Quand vous lirez cette lettre, je serai mort,
Je viens d'avoir trente ans et plus vraiment toutes mes dents
J'ai tenté d'être heureux, j'ai parfois pensé l'être,
Ces fois où le soleil réchauffait assez mon corps,
Une fois ou deux au moins le soleil brilla au dehors.
Y faut pas m'en vouloir si j'ai pris le large,
Moi j'en veux à personne même si je finis dans une décharge,
J'étais trop essoufflé pour continuer,
Même en peinture je ne pouvais plus encadrer mon quartier,
De toute façon mon corps pesait trop lourd pour mes pieds.
J'pense à Elisabeth Martin,
A son sourire en coin, dans la cour de l'école,
Qui a fait exploser un matin
Mon coeur de p'tit garçon qui aimait pas l'école.
J'pense à Elisabeth Martin,
A son goût à la menthe, dans la cour de l'école,
Au baiser donné un matin
Au p'tit garçon que j'étais dans la cour de l'école.
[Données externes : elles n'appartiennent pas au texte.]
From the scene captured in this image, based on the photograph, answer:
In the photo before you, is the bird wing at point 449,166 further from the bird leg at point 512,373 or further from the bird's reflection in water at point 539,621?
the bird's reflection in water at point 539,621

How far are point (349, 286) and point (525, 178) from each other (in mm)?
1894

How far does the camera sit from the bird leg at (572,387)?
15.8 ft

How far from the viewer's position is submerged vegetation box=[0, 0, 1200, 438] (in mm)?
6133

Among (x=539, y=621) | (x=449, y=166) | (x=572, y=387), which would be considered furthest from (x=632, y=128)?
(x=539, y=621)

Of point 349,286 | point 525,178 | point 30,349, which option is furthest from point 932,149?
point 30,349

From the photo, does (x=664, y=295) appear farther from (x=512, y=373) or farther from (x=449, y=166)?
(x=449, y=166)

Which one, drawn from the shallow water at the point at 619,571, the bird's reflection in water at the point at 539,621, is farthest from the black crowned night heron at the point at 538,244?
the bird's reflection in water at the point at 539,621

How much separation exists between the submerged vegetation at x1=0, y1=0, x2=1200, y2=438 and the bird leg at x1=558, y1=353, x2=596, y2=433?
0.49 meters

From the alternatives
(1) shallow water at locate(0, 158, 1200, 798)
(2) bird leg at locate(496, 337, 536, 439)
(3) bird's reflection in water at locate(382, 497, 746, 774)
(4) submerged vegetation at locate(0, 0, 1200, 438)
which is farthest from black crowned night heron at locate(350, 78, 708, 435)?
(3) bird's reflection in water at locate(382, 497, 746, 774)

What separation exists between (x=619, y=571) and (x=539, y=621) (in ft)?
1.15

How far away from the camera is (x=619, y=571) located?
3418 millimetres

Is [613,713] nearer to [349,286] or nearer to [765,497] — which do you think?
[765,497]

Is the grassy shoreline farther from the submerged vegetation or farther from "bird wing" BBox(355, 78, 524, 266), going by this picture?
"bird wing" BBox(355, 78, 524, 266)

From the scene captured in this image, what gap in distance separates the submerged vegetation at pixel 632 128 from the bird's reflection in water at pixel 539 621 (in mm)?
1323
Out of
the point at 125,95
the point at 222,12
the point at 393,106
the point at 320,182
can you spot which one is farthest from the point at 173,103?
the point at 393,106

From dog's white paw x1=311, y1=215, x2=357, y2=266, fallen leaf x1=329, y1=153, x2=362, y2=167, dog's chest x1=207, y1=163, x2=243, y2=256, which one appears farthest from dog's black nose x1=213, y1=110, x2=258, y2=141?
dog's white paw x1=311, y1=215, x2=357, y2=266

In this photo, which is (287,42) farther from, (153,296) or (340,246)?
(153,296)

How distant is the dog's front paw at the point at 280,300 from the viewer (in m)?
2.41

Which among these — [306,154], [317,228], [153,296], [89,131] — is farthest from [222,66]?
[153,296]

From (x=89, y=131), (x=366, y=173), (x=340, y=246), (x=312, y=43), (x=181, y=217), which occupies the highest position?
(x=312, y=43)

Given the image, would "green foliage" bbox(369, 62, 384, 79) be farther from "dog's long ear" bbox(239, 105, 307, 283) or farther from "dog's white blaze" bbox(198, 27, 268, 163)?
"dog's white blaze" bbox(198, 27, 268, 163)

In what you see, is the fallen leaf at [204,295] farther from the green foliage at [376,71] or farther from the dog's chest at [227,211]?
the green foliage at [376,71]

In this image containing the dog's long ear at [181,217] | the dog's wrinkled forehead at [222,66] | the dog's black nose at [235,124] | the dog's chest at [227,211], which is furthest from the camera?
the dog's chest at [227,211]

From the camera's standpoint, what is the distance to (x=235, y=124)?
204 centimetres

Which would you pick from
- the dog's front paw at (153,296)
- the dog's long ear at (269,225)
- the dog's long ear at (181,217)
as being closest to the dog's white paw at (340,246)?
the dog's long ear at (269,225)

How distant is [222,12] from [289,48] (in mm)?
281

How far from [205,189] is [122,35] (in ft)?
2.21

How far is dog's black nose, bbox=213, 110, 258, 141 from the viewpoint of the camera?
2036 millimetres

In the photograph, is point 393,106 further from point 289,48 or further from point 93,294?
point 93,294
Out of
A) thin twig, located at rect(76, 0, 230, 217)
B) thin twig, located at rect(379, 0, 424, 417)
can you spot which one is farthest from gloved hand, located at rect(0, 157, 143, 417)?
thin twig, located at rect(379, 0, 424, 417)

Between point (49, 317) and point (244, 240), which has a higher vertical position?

Vous allez vous poser des tas de fausses questions;
Pas besoin de remords ni même de culpabilité,
J'ai un peu aimé, moins que vous sans doute,
Mais dans la vie, n'est-ce pas, faut aimer coûte que coûte,
Dans la vie faut aimer même si ça fait mal et que ça coûte.
Je n'ai pas contrôlé mon histoire mais j'ai choisi sa fin,
Très vite j'ai bien senti que pour moi ce serait un peu compliqué,
Et maintenant que je glisse dans un sommeil profond,
Je repense à mes débuts , à celle qui m'a fait croire
Pendant un court instant que la vie coulerait amoureusement.
J'pense à Elisabeth Martin,
A ses collants en laine, dans la cour de l'école,
A nos départs main dans la main,
Comme si nous étions tombés dans le même pot d'colle
J'pense à Elisabeth Martin,
Pas ma mère , pas mon frère, pas ma maîtresse d'école,
Celle qui a plongé un matin,
Sa bouche et sa langue dans ma bouche à l'automne.